_TASK ITEM_
Please write the following entries out once more, exactly.

*** Begin section ***

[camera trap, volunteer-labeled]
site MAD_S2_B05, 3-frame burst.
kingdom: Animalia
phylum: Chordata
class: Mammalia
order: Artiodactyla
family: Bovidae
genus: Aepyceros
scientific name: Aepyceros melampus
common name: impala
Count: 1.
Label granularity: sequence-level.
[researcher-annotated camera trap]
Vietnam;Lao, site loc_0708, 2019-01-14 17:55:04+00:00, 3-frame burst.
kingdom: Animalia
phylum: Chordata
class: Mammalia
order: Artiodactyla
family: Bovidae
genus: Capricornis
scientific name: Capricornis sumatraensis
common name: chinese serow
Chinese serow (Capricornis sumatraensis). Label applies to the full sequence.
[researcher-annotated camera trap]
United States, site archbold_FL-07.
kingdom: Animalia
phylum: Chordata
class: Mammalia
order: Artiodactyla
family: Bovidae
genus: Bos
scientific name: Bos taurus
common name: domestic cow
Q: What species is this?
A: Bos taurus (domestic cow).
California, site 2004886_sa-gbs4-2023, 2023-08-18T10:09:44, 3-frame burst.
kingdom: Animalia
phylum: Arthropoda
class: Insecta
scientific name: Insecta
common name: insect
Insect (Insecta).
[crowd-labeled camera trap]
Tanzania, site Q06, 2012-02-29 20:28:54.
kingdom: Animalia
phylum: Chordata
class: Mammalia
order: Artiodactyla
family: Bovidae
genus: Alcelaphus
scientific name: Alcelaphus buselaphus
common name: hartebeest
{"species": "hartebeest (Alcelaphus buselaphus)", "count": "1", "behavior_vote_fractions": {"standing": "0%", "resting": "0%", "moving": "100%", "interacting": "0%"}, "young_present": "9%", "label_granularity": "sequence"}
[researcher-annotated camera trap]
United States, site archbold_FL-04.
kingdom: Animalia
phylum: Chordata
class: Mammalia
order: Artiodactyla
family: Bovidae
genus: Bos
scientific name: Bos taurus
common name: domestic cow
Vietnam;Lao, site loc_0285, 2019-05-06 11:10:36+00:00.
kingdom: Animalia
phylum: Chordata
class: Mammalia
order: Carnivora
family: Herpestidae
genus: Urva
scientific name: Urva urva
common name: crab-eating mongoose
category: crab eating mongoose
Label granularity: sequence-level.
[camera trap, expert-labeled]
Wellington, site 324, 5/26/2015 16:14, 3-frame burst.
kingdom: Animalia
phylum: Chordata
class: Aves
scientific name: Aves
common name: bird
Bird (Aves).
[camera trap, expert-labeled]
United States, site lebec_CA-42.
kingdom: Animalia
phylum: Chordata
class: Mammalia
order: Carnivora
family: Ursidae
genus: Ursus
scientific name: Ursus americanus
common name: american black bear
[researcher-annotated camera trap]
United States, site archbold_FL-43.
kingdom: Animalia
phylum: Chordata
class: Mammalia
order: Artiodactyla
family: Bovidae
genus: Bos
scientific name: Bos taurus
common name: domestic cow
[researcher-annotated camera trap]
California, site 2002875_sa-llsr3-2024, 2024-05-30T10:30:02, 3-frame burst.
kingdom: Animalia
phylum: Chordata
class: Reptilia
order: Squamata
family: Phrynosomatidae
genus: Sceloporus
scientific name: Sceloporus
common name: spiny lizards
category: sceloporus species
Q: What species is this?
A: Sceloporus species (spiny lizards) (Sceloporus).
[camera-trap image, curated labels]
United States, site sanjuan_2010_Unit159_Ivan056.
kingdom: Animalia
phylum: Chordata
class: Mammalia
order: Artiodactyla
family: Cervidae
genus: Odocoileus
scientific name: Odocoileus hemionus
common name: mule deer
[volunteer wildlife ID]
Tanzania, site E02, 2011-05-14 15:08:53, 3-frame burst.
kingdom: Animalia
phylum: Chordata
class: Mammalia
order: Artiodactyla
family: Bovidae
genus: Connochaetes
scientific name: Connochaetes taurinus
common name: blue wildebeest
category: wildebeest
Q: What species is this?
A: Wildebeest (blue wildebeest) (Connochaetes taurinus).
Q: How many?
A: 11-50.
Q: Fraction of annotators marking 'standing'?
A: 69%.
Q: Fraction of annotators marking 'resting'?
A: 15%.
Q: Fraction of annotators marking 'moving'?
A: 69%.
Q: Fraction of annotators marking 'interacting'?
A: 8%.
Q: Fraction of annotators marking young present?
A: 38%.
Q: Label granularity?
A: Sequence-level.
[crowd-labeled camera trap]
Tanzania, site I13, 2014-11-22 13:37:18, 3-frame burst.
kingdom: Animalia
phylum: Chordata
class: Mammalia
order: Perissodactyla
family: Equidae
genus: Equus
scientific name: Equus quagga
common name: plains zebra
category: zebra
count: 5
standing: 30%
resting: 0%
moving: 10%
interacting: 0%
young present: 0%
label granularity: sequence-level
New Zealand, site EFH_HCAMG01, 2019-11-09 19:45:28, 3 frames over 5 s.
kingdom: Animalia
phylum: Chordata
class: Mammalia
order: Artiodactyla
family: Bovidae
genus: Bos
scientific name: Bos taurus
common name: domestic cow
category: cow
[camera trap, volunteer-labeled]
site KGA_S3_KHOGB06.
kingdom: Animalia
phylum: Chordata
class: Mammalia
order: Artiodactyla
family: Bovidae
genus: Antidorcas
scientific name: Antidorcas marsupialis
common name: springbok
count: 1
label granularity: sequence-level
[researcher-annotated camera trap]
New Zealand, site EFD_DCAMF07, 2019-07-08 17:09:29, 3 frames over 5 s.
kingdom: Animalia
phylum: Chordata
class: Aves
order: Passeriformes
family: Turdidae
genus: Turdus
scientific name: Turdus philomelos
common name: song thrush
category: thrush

*** End section ***

_RESULT OF THIS TASK_
[camera trap, volunteer-labeled]
site MAD_S2_B05, 3-frame burst.
kingdom: Animalia
phylum: Chordata
class: Mammalia
order: Artiodactyla
family: Bovidae
genus: Aepyceros
scientific name: Aepyceros melampus
common name: impala
Count: 1.
Label granularity: sequence-level.
[researcher-annotated camera trap]
Vietnam;Lao, site loc_0708, 2019-01-14 17:55:04+00:00, 3-frame burst.
kingdom: Animalia
phylum: Chordata
class: Mammalia
order: Artiodactyla
family: Bovidae
genus: Capricornis
scientific name: Capricornis sumatraensis
common name: chinese serow
Chinese serow (Capricornis sumatraensis). Label applies to the full sequence.
[researcher-annotated camera trap]
United States, site archbold_FL-07.
kingdom: Animalia
phylum: Chordata
class: Mammalia
order: Artiodactyla
family: Bovidae
genus: Bos
scientific name: Bos taurus
common name: domestic cow
Q: What species is this?
A: Bos taurus (domestic cow).
California, site 2004886_sa-gbs4-2023, 2023-08-18T10:09:44, 3-frame burst.
kingdom: Animalia
phylum: Arthropoda
class: Insecta
scientific name: Insecta
common name: insect
Insect (Insecta).
[crowd-labeled camera trap]
Tanzania, site Q06, 2012-02-29 20:28:54.
kingdom: Animalia
phylum: Chordata
class: Mammalia
order: Artiodactyla
family: Bovidae
genus: Alcelaphus
scientific name: Alcelaphus buselaphus
common name: hartebeest
{"species": "hartebeest (Alcelaphus buselaphus)", "count": "1", "behavior_vote_fractions": {"standing": "0%", "resting": "0%", "moving": "100%", "interacting": "0%"}, "young_present": "9%", "label_granularity": "sequence"}
[researcher-annotated camera trap]
United States, site archbold_FL-04.
kingdom: Animalia
phylum: Chordata
class: Mammalia
order: Artiodactyla
family: Bovidae
genus: Bos
scientific name: Bos taurus
common name: domestic cow
Vietnam;Lao, site loc_0285, 2019-05-06 11:10:36+00:00.
kingdom: Animalia
phylum: Chordata
class: Mammalia
order: Carnivora
family: Herpestidae
genus: Urva
scientific name: Urva urva
common name: crab-eating mongoose
category: crab eating mongoose
Label granularity: sequence-level.
[camera trap, expert-labeled]
Wellington, site 324, 5/26/2015 16:14, 3-frame burst.
kingdom: Animalia
phylum: Chordata
class: Aves
scientific name: Aves
common name: bird
Bird (Aves).
[camera trap, expert-labeled]
United States, site lebec_CA-42.
kingdom: Animalia
phylum: Chordata
class: Mammalia
order: Carnivora
family: Ursidae
genus: Ursus
scientific name: Ursus americanus
common name: american black bear
[researcher-annotated camera trap]
United States, site archbold_FL-43.
kingdom: Animalia
phylum: Chordata
class: Mammalia
order: Artiodactyla
family: Bovidae
genus: Bos
scientific name: Bos taurus
common name: domestic cow
[researcher-annotated camera trap]
California, site 2002875_sa-llsr3-2024, 2024-05-30T10:30:02, 3-frame burst.
kingdom: Animalia
phylum: Chordata
class: Reptilia
order: Squamata
family: Phrynosomatidae
genus: Sceloporus
scientific name: Sceloporus
common name: spiny lizards
category: sceloporus species
Q: What species is this?
A: Sceloporus species (spiny lizards) (Sceloporus).
[camera-trap image, curated labels]
United States, site sanjuan_2010_Unit159_Ivan056.
kingdom: Animalia
phylum: Chordata
class: Mammalia
order: Artiodactyla
family: Cervidae
genus: Odocoileus
scientific name: Odocoileus hemionus
common name: mule deer
[volunteer wildlife ID]
Tanzania, site E02, 2011-05-14 15:08:53, 3-frame burst.
kingdom: Animalia
phylum: Chordata
class: Mammalia
order: Artiodactyla
family: Bovidae
genus: Connochaetes
scientific name: Connochaetes taurinus
common name: blue wildebeest
category: wildebeest
Q: What species is this?
A: Wildebeest (blue wildebeest) (Connochaetes taurinus).
Q: How many?
A: 11-50.
Q: Fraction of annotators marking 'standing'?
A: 69%.
Q: Fraction of annotators marking 'resting'?
A: 15%.
Q: Fraction of annotators marking 'moving'?
A: 69%.
Q: Fraction of annotators marking 'interacting'?
A: 8%.
Q: Fraction of annotators marking young present?
A: 38%.
Q: Label granularity?
A: Sequence-level.
[crowd-labeled camera trap]
Tanzania, site I13, 2014-11-22 13:37:18, 3-frame burst.
kingdom: Animalia
phylum: Chordata
class: Mammalia
order: Perissodactyla
family: Equidae
genus: Equus
scientific name: Equus quagga
common name: plains zebra
category: zebra
count: 5
standing: 30%
resting: 0%
moving: 10%
interacting: 0%
young present: 0%
label granularity: sequence-level
New Zealand, site EFH_HCAMG01, 2019-11-09 19:45:28, 3 frames over 5 s.
kingdom: Animalia
phylum: Chordata
class: Mammalia
order: Artiodactyla
family: Bovidae
genus: Bos
scientific name: Bos taurus
common name: domestic cow
category: cow
[camera trap, volunteer-labeled]
site KGA_S3_KHOGB06.
kingdom: Animalia
phylum: Chordata
class: Mammalia
order: Artiodactyla
family: Bovidae
genus: Antidorcas
scientific name: Antidorcas marsupialis
common name: springbok
count: 1
label granularity: sequence-level
[researcher-annotated camera trap]
New Zealand, site EFD_DCAMF07, 2019-07-08 17:09:29, 3 frames over 5 s.
kingdom: Animalia
phylum: Chordata
class: Aves
order: Passeriformes
family: Turdidae
genus: Turdus
scientific name: Turdus philomelos
common name: song thrush
category: thrush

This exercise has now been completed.